# Help w/ tire choice



## Justin Meyers (Jun 22, 2004)

. I am buying a '13 Brute Force that is slightly used for a really good price...as in a REALLY good price. Anyway, it has stock tires on it, and this will be my first ATV to ever own and id like to take great care of it. It has stock tires on it, but I need better tires obviously. My question is, its, that I am not doing serious mudding as in DSO for example. Most mud ill ever see will probably be the bottoms at the Deer lease in Tarkington. What is the best "All around tire" and what is the biggest I can put on the brute stock w/o rubbing. I know that w/ aggressive tires you have to worry about breaking axles and I DO NOT want that to happen. I want a good trail tire, but a good mud tire. So what are my options??? Also, if I lift it 2" what will be the perfect tire size? Thanks!


----------



## Hotrod (Oct 11, 2006)

Stock height 27in tire. 2in lift you should be able to do 28in tires, after 28in tires you start to break things easier. My best opinion for best all around tire, Maxxis Zillas. Not the Mudzilla, just the Zillas. Good ply and tread rating. I ran some 28 and 30's for a while and loved them. Turned a few more onto them and they like them the same. Big debates on best all around tires. They are good for trail riding, good for mud holes, wont beat your bike up, and easy on parts. Ride fairly smooth.


----------



## Justin Meyers (Jun 22, 2004)

Great! You accually answered all my questions! N then some. I definitely want something that will not beat me to death on hard ground.

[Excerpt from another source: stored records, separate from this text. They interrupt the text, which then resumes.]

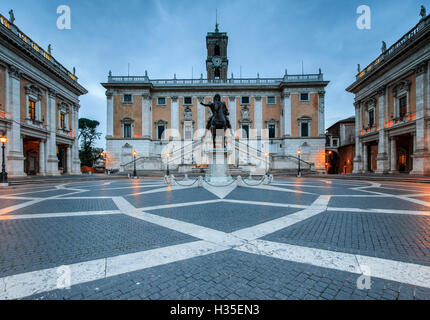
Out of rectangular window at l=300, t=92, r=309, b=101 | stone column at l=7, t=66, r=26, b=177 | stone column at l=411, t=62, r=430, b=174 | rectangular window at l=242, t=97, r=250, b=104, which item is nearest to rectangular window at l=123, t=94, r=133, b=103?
stone column at l=7, t=66, r=26, b=177

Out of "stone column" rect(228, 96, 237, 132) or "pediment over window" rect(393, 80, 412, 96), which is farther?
"stone column" rect(228, 96, 237, 132)

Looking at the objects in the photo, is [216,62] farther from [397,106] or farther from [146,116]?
[397,106]

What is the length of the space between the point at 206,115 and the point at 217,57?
17.7m

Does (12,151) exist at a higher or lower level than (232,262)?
higher

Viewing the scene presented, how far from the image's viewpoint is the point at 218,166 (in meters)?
13.3

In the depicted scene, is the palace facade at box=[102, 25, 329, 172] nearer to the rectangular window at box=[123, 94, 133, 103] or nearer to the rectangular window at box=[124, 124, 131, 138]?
the rectangular window at box=[123, 94, 133, 103]

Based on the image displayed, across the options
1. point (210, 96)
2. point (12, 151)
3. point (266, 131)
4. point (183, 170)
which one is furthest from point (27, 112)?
point (266, 131)

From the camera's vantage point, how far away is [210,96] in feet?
118

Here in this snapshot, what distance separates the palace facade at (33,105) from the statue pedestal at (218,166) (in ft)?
62.9

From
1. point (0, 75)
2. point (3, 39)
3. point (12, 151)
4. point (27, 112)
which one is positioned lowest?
point (12, 151)

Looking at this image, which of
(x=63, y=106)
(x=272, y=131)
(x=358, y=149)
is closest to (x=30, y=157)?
(x=63, y=106)

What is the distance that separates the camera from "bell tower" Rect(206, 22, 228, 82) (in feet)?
145
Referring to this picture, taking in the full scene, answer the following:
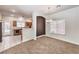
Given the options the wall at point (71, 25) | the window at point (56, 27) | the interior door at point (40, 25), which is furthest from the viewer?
the wall at point (71, 25)

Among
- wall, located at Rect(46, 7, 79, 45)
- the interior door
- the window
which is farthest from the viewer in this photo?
wall, located at Rect(46, 7, 79, 45)

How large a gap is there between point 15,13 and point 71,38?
335cm

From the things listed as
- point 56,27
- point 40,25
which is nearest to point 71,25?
point 56,27

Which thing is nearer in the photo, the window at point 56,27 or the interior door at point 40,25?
the interior door at point 40,25

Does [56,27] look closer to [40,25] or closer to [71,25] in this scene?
[40,25]

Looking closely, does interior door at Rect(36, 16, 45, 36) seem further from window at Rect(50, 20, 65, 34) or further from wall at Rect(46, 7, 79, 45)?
wall at Rect(46, 7, 79, 45)

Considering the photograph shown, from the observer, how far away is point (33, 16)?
162 inches

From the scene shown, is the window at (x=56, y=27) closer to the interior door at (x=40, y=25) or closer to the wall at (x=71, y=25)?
the wall at (x=71, y=25)

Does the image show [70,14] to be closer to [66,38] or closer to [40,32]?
[66,38]

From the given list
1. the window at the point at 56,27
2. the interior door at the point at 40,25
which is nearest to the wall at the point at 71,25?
the window at the point at 56,27

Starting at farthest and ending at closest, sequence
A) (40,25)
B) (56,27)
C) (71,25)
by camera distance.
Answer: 1. (71,25)
2. (56,27)
3. (40,25)

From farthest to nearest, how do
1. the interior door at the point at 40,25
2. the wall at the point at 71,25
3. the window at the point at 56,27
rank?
the wall at the point at 71,25 < the window at the point at 56,27 < the interior door at the point at 40,25

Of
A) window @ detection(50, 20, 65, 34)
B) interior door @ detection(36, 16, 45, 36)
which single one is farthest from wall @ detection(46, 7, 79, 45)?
interior door @ detection(36, 16, 45, 36)
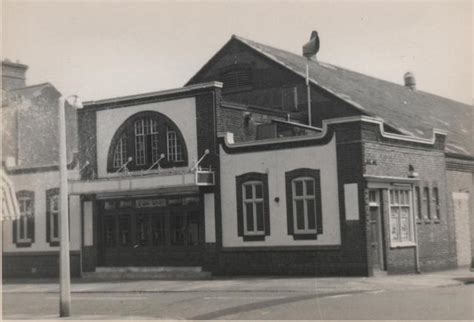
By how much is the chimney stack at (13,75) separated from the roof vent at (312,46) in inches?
575

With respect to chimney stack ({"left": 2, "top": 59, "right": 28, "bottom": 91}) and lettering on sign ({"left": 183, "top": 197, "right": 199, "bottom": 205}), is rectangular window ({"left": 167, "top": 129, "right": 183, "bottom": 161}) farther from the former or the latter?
chimney stack ({"left": 2, "top": 59, "right": 28, "bottom": 91})

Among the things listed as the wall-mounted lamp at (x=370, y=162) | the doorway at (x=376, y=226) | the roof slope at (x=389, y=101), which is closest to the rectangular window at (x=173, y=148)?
the wall-mounted lamp at (x=370, y=162)

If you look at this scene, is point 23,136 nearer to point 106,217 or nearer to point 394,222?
point 106,217

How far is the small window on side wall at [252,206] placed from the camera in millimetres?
23188

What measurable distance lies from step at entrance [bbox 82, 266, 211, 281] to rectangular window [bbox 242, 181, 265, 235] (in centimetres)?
233

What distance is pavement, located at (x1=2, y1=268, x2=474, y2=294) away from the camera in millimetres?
18672

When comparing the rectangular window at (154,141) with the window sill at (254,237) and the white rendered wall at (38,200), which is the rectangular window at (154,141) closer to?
the white rendered wall at (38,200)

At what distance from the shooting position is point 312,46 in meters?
35.7

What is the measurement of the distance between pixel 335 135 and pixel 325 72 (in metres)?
11.8

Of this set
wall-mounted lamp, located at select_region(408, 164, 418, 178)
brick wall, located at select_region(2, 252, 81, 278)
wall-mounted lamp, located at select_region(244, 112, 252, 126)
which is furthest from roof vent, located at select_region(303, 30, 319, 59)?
brick wall, located at select_region(2, 252, 81, 278)

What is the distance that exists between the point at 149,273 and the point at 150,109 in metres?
6.13

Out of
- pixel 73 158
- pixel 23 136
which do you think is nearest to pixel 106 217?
pixel 73 158

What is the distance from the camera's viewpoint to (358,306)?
14.2 meters

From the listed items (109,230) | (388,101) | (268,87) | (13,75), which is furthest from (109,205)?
(388,101)
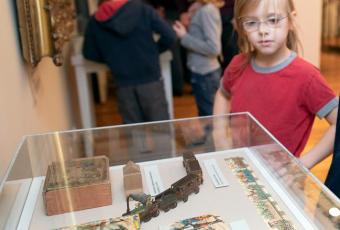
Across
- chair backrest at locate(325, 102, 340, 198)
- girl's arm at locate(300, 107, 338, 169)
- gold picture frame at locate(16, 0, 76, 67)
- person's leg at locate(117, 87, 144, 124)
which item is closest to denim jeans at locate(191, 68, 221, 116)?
person's leg at locate(117, 87, 144, 124)

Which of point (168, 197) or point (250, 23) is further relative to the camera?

Thank you kind sir!


----------



## GUNSNREELS (Aug 17, 2010)

There are so many good tires out there to put on your brute.Like z-man says is true,i ran some itp mud lites on my grizzly,after about 6 months the tread started to split.I couldn't believe it.I call highlifter,they have some really great people that work there,and we talked about a good mud tire.We finally mad a decision and i bought the outlaw m/s tire.Wow,what a tire,rides really smooth,they are real easy on your front end,and they out performed the itp mud lites both in the mud and on sand/dirt roads.They are excellant tires.


----------